The elements of growth

Metric

Past 12 Months

2009

2008

Normalized net income growth Not measurable Not measurable Not measurable
Revenue growth 23.1% (6.9%) (77.3%)
Gross margin 65.2% 45.7% 63.7%
Receivables growth 1% (57.2%) (44.8%)
Shares outstanding 67.3 million 66.9 million 54.6 million

Source: Capital IQ, a division of Standard & Poor's.

Indeed, there's good news in this table for speculative value investors such as darthballs. Let's review:

  1. Management is also getting more efficient. Receivables are up just 1% versus a 23% boost in sales. The result? Savient is reporting lower operating losses and burning through less cash.
  2. In fact, it's careful cash management that's likely responsible for Savient not needing to issue millions more in shares outstanding. But this may not continue. With no cash-rich parent to share marketing and distribution costs, Savient could be forced to either issue new shares or part with some of the $78 million in cash on its balance sheet.

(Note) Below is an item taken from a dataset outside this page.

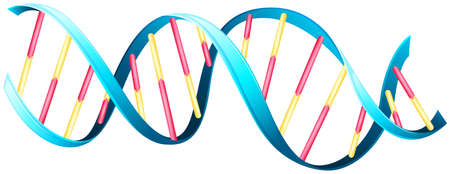 nuclei: Illustration of the deoxyribonucleic acid Illustration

Competitor and peer checkup

Company

Normalized Net Income Growth (3 years)

Lannett (NYSE: LCI) Not measurable
Novartis (NYSE: NVS) 16.1%
Par Pharmaceutical (NYSE: PRX) 29%
Savient Pharmaceuticals Not measurable

Source: Capital IQ. Data current as of Nov. 16.

We can't draw any conclusions about Savient from this table. All it tells us is that Par Pharmaceuticals is the best growth story here. If only analysts were more optimistic about Par; they're calling for its earnings to decline 1% annually for the foreseeable future.

Grade: Unsustainable
Wall Street has yet to pin a long-term earnings target on Savient's backside. That's not necessarily troublesome, but it's also one less reason to believe in this growth story. No suitors, no soothsayers, and no free cash flow. That's a terrible triumvirate, one I'd rather do without.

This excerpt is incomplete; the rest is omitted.